TEXTO APRESENTADO:
========
Gestão Mabel: Prefeito recua em críticas à CMTC e sinaliza trégua para viabilizar subsídio
O prefeito de Goiânia, Sandro Mabel, adotou uma mudança estratégica de postura em relação à Companhia Metropolitana de Transportes Coletivos (CMTC). Após um período de críticas severas e questionamentos sobre a eficiência do órgão regulador, o chefe do Executivo municipal estabeleceu uma “trégua” política, visando estabilizar a governança do transporte público na Região Metropolitana.
A alteração no tom discursivo ocorre em um momento crucial: a necessidade de garantir a fluidez dos repasses financeiros para o sistema de transporte. Recentemente, atrasos no pagamento da chamada “tarifa técnica” geraram paralisações de motoristas e instabilidade no atendimento à população. Ao arrefecer o embate com a CMTC, Mabel busca um ambiente de maior previsibilidade para as negociações que envolvem o governo estadual e as demais prefeituras da região.
Foco na Solução do Déficit
O recuo estratégico sugere que o Paço Municipal prioriza, agora, a engenharia financeira em detrimento do confronto administrativo. A CMTC é peça-chave na gestão do subsídio que mantém a tarifa para o usuário final em R$ 4,30. Qualquer ruptura com o órgão poderia inviabilizar o fluxo de recursos e aprofundar a crise com as concessionárias, como a Rápido Araguaia, que recentemente enfrentou protestos por atrasos salariais.
========
ATIVIDADE PROPOSTA: No trecho do texto sobre o transporte em Goiânia que vai de "Foco na Solução" a "por atrasos salariais.", substitua "Paço Municipal" por "governo municipal" e transcreva o resultado. As entradas constituem um material à parte, independente do texto.

DADOS DE ENTRADA:
========
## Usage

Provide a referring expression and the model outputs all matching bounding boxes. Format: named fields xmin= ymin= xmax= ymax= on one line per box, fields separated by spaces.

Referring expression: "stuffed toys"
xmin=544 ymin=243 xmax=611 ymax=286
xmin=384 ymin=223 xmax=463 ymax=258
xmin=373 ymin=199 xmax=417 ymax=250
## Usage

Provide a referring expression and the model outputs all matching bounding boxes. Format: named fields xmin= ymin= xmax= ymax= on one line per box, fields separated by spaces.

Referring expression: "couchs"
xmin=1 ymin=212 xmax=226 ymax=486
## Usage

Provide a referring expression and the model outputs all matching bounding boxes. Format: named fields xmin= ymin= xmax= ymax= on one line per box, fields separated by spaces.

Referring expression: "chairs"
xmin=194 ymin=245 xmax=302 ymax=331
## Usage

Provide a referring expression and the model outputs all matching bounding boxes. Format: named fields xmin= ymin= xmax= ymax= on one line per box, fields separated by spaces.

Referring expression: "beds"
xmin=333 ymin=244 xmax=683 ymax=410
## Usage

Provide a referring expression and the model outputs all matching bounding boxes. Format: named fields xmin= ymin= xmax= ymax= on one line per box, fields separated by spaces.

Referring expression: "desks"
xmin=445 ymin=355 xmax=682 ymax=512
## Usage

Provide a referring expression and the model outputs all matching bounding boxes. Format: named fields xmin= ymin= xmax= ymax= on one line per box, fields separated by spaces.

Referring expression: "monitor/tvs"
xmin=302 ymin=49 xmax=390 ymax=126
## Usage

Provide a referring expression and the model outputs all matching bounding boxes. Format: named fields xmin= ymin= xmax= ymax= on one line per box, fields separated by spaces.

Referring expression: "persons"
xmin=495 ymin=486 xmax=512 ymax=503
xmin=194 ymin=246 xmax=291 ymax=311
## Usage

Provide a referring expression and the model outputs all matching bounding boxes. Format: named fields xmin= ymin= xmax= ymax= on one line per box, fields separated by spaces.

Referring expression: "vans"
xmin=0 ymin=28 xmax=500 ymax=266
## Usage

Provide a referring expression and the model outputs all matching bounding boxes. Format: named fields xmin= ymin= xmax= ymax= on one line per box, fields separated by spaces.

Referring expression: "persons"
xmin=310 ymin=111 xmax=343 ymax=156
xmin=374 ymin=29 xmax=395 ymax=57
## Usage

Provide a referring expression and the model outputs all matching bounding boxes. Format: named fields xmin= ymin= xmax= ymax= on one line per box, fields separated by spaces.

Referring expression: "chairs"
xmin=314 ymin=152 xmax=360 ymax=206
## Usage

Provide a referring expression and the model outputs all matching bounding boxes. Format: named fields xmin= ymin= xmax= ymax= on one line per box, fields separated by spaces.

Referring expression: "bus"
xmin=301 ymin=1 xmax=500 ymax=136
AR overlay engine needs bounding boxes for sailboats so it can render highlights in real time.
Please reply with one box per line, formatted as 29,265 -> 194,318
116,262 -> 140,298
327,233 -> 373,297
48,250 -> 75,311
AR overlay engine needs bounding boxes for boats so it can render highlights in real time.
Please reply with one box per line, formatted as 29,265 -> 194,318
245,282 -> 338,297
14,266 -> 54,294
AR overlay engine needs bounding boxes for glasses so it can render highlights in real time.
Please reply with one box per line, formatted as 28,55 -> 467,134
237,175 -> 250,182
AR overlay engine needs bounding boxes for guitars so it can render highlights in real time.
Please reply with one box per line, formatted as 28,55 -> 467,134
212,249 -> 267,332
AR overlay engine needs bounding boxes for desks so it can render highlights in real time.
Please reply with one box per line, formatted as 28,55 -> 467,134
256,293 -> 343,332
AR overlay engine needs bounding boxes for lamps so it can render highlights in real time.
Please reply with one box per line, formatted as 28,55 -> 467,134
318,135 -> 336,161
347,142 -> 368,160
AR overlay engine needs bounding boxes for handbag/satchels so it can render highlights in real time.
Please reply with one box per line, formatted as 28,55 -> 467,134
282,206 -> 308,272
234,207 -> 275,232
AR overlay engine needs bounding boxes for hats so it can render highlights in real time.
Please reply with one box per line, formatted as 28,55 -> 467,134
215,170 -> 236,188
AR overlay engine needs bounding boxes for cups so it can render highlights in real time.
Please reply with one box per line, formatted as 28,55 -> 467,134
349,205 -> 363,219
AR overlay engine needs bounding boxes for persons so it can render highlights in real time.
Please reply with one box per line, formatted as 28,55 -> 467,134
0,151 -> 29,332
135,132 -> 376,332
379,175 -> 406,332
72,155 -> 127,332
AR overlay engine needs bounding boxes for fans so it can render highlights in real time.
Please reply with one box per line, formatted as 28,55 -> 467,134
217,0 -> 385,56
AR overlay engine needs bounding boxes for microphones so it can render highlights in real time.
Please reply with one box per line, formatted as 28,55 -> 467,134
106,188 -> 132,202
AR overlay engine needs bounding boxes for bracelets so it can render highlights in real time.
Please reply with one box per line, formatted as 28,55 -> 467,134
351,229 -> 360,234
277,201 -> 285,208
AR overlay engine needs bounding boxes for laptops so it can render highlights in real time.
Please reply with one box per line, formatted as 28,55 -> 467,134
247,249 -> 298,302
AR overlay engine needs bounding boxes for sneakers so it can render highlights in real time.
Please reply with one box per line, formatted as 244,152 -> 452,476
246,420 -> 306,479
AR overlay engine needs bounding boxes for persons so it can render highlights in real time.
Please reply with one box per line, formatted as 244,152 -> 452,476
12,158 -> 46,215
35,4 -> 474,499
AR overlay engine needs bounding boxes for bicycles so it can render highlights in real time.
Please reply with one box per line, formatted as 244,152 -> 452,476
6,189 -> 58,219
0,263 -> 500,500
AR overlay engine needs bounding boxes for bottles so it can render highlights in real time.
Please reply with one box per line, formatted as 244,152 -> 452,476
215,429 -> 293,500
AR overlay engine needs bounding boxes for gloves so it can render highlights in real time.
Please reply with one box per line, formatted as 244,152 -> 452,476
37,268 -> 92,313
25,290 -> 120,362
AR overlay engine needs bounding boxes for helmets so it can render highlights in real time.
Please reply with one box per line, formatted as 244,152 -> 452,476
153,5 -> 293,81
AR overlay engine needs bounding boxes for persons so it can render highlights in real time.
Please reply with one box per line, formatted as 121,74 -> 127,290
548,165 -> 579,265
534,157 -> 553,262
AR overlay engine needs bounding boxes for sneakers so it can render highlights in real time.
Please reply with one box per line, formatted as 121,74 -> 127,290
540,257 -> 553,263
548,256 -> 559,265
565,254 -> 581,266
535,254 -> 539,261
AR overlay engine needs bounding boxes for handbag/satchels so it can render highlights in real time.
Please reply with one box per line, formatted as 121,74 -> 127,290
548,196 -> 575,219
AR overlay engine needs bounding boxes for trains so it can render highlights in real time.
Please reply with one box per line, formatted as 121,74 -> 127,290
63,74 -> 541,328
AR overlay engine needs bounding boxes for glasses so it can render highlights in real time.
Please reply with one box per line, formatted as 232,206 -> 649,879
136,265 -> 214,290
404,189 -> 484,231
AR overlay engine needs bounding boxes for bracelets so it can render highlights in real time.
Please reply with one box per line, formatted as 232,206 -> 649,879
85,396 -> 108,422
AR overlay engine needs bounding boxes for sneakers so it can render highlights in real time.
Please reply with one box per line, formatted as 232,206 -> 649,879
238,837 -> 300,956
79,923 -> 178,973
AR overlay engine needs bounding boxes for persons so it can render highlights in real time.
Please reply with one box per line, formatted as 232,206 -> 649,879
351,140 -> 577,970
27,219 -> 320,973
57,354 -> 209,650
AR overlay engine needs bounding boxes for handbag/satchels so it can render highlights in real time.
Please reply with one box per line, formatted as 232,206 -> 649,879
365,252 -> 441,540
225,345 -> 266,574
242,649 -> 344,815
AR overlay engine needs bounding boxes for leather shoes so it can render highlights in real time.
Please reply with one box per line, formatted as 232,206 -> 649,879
========
ESPAÇO DE RESPOSTA:
Foco na Solução do Déficit
O recuo estratégico sugere que o governo municipal prioriza, agora, a engenharia financeira em detrimento do confronto administrativo. A CMTC é peça-chave na gestão do subsídio que mantém a tarifa para o usuário final em R$ 4,30. Qualquer ruptura com o órgão poderia inviabilizar o fluxo de recursos e aprofundar a crise com as concessionárias, como a Rápido Araguaia, que recentemente enfrentou protestos por atrasos salariais.